Please note: This PhD defence will take place in DC 2314.
Edward Lee, PhD candidate
David R. Cheriton School of Computer Science
Supervisor: Professor Ondřej Lhoták
Type qualifiers offer a simple yet effective mechanism for extending existing type systems to deal with additional constraints or safety requirements. For example, the const qualifier is a popular mechanism for annotating existing types to signify that the value in question is read-only in addition. A variable of type const int is both an integer and also cannot be written to.
While type qualifiers themselves are well-studied, polymorphism over type qualifiers remains an area less well examined.

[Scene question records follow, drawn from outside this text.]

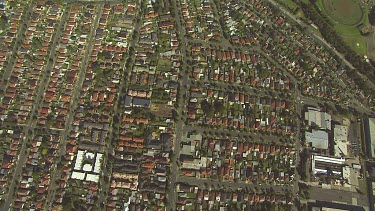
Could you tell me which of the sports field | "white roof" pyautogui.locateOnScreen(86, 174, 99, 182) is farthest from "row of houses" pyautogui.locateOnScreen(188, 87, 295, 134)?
the sports field

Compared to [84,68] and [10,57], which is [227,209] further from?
[10,57]

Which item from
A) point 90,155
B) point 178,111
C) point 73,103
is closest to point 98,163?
point 90,155

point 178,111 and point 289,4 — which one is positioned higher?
point 289,4

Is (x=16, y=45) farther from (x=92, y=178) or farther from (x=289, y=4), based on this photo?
(x=289, y=4)

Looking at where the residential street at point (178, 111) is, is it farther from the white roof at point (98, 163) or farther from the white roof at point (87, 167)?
the white roof at point (87, 167)

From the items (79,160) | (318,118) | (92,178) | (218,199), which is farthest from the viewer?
(318,118)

This has led to a number of ill-desired outcomes. For one, many practical systems implementing type qualifiers in their type systems simply ignore their interaction with generic types. Other systems implement polymorphism with seemingly unique and ad-hoc rules for dealing with qualifiers. In this thesis, we show that this does not need to be the case. We give a design recipe, using the mathematical structure of free lattices for modelling polymorphism over type qualifiers, and show that our design recipe can be easily used to model the interaction between polymorphism and three existing qualifier systems — for tracking immutability, colour, and captured variables. We also show that many existing ad-hoc systems can be simply recast and presented using combinations of rules derived from our free-lattice based framework for polymorphic type qualifiers.